# TEXT SHOWN:
========

Watchmen vs. One Punch Man: How To Destroy A Hero (Satire vs. Parody) – Wisecrack Edition
Welcome to this Wisecrack Edition on Watchmen VS One Punch Man!
Written & Directed by: Michael Luxemburg
Narrated by: Jared Bauer
Edited by: Andrew Nishimura
Motion Graphics by: Beto Ruiz
Produced by: Emily Dunbar
Watchmen vs. One Punch Man: How To Destroy A Hero (Satire vs. Parody) – Wisecrack Edition
What’s up Wisecrack? Jared eternally trapped in your computer here. Self-aware humor is all around us: Deadpool, Cabin in the Woods and even Galaxy Quest are all well-loved and It’s easy to see why: they make fun of the very genres they inhabit, and they’re all part of a growing trend of media that makes fun of, well, itself. “Okay, let’s pro/con this superhero thing, pro – They pull down a gaggle of ass, local dry cleaning discounts, lucrative film deals both origin stories and larger ensemble team movies, con – they’re lame-ass teacher’s pets!”
And since this trend isn’t going away any time soon, we thought we’d give you a little primer on the complex nature of self criticism. So in order to gain elevated insight on how we shit on the world around us, let’s explore the ever-so important distinction between satire and parody. Both satire and parody exist to criticize the world, And hey, that’s like my #1 favorite thing to do. But like all things, there’s lots of bad satire and bad parody. Today we’re going to figure out the heart of what each is with two Wisecrack favs: Watchmen and One Punch Man. So join us as we dive deep into the nuances of their respective genres so that we can appreciate these amazing properties even more.

========

# RAW DATA:
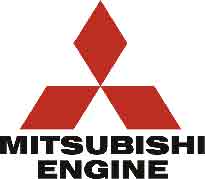 Mitsubishi logo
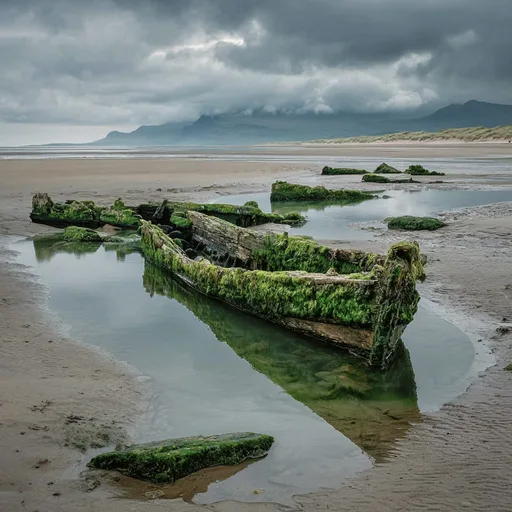 Low Tide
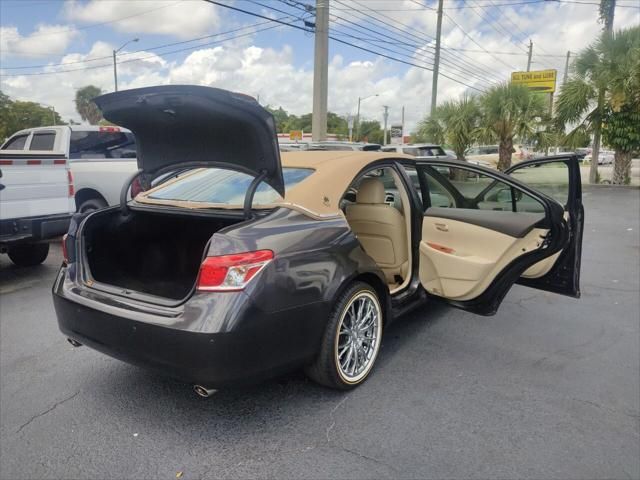 2010 Lexus ES 350
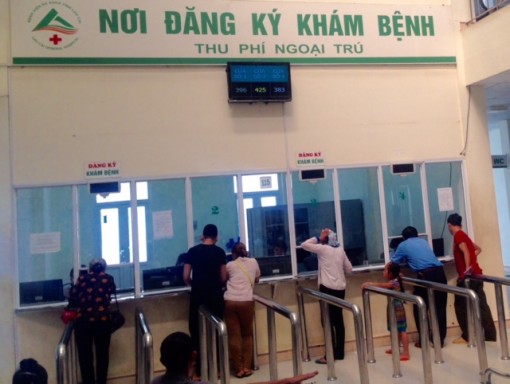 5 đối tượng được BHYT thanh toán 100% chi phí khám chữa bệnh từ ngày 1-12-2018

========

# WHAT YOU ARE ASKED TO DO:
Pick up the Watchmen vs. One Punch Man text where it stops and keep writing it. This data has nothing to do with the Watchmen and One Punch Man text.

# RESPONSE:
Welcome to this Wisecrack Edition on Parody and Satire with Watchmen and One Punch Man, and as always: spoilers ahead. And we’ll be using images from the Watchmen movie and the graphic novel, so please don’t freak out. Let’s start with a refresher course, in alphabetical order. One Punch Man follows Saitama; a hero capable of defeating any enemy in a single punch. On the flipside we’ve got Watchmen, a story that asks the question what if superheroes were just people like us, which is to say… assholes. Before we get into categorizing, let’s talk about what these stories have in common. Most clear is their willingness to take the archetypes of their respective genres and twist them around. One Punch Man takes an anime trope like magical girls, a la sailor moon, and distorts it with a swole ex convict.
There’s also the familiar hard working everyman hero, but he’s just, a debuffed version of Toku hero Kamen Rider. And of course we have a Goku-esque world savior, but he looks like a low rent halloween costume attached to an egg. On the Watchmen side we’ve got an army of superhero knock-offs. Both Rorschach and Ozymandias are distillations of certain elements of Batman. Ozymandias is the charismatic, rich, and hyper-intelligent Bruce Wayne; the face of good that the world needs, clean cut and above the fray. Rorschach on the other hand is the detective batman, fighting crime, and searching for Truth with a capital T. Much like The World’s Greatest Detective, Rorschach’s quest for Truth and Justice veers dangerously close to a horrifying obsession. He’s like the ugly version of Frank Miller’s take on the Caped Crusader.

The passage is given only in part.